◆ Tarefas a cumprir
- A) Na notícia sobre a festa no Grajaú, em que rua ficava a casa da médica?
- B) Retome a notícia sobre a festa no Grajaú a partir do ponto em que ela para.

◆ Texto do exercício
Catorze pessoas foram indiciadas pela Polícia Civil por participarem de uma festa que terminou com o espancamento da médica Ticyana D’Azambuja, de 35 anos, em 30 de maio, no Grajaú (zona norte). As 14 pessoas vão responder por infração de medida sanitária, por participarem de uma aglomeração em período em que, devido à pandemia de covid-19, isso é proibido. Cada uma pode ser condenada a até um ano de prisão.
Duas pessoas também vão responder por lesão corporal grave, e outras três foram indiciadas por lesão corporal leve. Outras, ainda, responderão também por prevaricação (crime praticado por funcionário público quando deixa de cumprir seu dever funcional).
A investigação foi realizada pela 20ª DP (Via Isabel), que anunciou nesta terça-feira, 7, a conclusão do inquérito, enviado ao Ministério Público do Estado do Rio (MP-RJ), ao qual caberá denunciar os acusados, se considerar convincentes os indícios de autoria.
Em 30 de maio, a médica chegou em casa, na rua Marechal Jofre, após um plantão de 24 horas em hospital onde tratava doentes de covid-19, e não conseguiu dormir durante a tarde porque, na casa ao lado, seu vizinho Rafael Martins Presta, comerciante que completava 38 anos, comemorava seu aniversário em festa com convidados e música alta. Por conta da pandemia, aglomerações estão proibidas no Rio de Janeiro desde março, mas essa festa fazia troça com a proibição – usava até uma referência à covid-19 como tema de copos personalizados.
Ticyana diz ter tocado a campainha da casa e tentado pedir que o volume da música fosse reduzido. Mas foi ignorada, e então pegou um martelo e com ele quebrou um espelho retrovisor e trincou o vidro traseiro do carro (um Mini Cooper Paceman modelo 2014) do policial militar Luiz Eduardo dos Santos Salgueiro, um dos convidados da festa.

◆ Os registros
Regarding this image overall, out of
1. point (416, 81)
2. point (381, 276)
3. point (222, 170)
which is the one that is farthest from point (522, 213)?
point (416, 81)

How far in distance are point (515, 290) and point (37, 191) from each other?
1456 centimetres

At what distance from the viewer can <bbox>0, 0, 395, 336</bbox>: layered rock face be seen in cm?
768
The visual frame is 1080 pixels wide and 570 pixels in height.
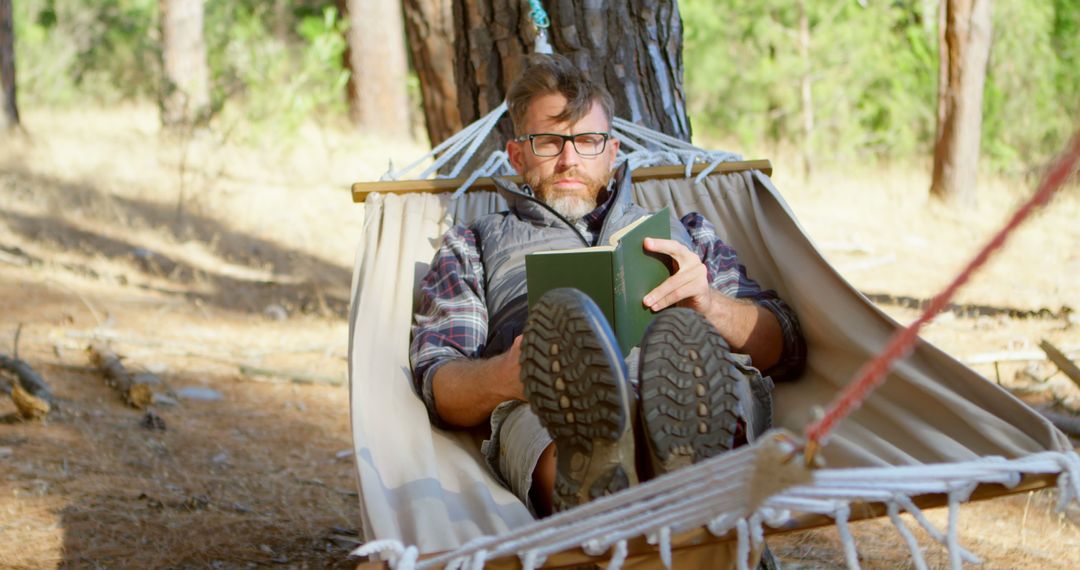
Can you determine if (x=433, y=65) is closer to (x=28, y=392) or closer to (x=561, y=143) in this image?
(x=28, y=392)

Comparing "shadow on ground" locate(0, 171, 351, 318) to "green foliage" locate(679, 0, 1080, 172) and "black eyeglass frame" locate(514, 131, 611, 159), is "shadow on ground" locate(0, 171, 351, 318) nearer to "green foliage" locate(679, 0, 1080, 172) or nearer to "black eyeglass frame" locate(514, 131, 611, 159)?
"black eyeglass frame" locate(514, 131, 611, 159)

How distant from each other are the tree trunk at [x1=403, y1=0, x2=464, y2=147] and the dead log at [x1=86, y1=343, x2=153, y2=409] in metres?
1.71

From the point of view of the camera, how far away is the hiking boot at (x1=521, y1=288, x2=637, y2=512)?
1.47m

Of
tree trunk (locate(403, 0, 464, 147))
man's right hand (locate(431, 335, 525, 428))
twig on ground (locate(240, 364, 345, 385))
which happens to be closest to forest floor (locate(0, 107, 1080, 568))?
twig on ground (locate(240, 364, 345, 385))

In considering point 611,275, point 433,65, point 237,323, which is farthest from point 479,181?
point 237,323

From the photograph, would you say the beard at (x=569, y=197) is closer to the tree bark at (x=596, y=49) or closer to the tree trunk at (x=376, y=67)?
the tree bark at (x=596, y=49)

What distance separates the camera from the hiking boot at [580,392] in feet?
4.82

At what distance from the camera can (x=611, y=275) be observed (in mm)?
1823

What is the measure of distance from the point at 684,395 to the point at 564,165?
92 cm

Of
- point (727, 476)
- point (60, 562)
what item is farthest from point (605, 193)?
point (60, 562)

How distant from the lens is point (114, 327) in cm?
473

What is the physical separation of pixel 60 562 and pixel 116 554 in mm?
109

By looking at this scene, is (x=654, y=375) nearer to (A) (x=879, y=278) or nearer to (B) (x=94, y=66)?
(A) (x=879, y=278)

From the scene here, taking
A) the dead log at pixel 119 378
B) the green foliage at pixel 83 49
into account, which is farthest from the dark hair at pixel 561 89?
the green foliage at pixel 83 49
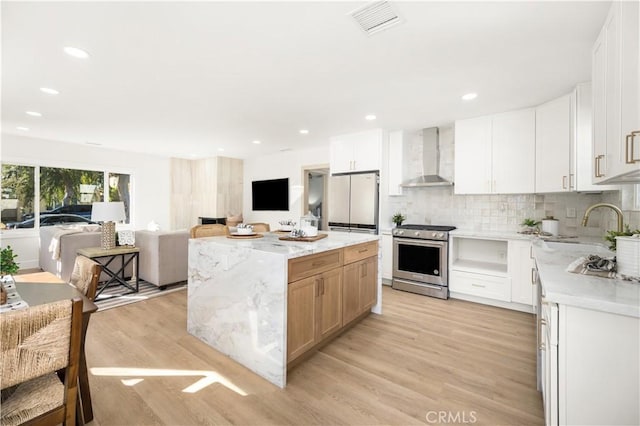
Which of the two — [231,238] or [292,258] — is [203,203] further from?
[292,258]

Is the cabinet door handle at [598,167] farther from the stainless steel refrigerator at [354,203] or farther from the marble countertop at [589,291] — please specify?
the stainless steel refrigerator at [354,203]

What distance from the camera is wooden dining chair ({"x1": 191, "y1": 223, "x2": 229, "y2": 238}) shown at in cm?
297

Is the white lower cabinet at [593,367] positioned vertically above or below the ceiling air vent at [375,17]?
below

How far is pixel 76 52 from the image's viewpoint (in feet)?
7.31

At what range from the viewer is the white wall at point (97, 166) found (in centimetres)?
522

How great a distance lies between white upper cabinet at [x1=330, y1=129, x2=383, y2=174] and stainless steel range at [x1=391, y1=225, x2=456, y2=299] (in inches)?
46.5

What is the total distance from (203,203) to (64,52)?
5.38 metres

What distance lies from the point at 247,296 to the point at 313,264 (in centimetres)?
55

◆ Resultados do exercício
- A) Na rua Marechal Jofre.

- B)
O vizinho e alguns convidados então saíram da casa. A médica tentou fugir correndo e pediu auxílio a um motoboy que passava pela rua, mas foi alcançada por Presta e um amigo. O vizinho da médica então a imobilizou, no meio da rua, e aplicou um golpe que causou o desmaio de Ticyana. Ela foi arrastada por Salgueiro, acordou e foi ameaçada e agredida por outros convidados da festa. As agressões foram testemunhadas por várias pessoas que não participavam do evento, inclusive bombeiros de um quartel que funciona em imóvel vizinho à casa de Presta.
Um outro vizinho de Ticyana foi o único a tentar intervir, impedindo a continuidade das agressões e ameaças, e acabou agredido por Rafael Pereira, outro convidado da festa. Imagens de câmeras de segurança e mesmo gravadas por testemunhas mostram as condutas dos envolvidos.
A médica foi socorrida após ter o joelho esquerdo quebrado e as mãos pisoteadas. Em 13 de junho ela se submeteu a cirurgia que instalou dois parafusos no joelho. Tirou o gesso no dia 25, e até agora o movimento do joelho não voltou ao normal – e não existe garantia de que voltará. Por isso, segue sem trabalhar, e como ganhava por plantão (não tinha emprego fixo) está também sem salário. Ticyana tem um filho de dois anos e dez meses.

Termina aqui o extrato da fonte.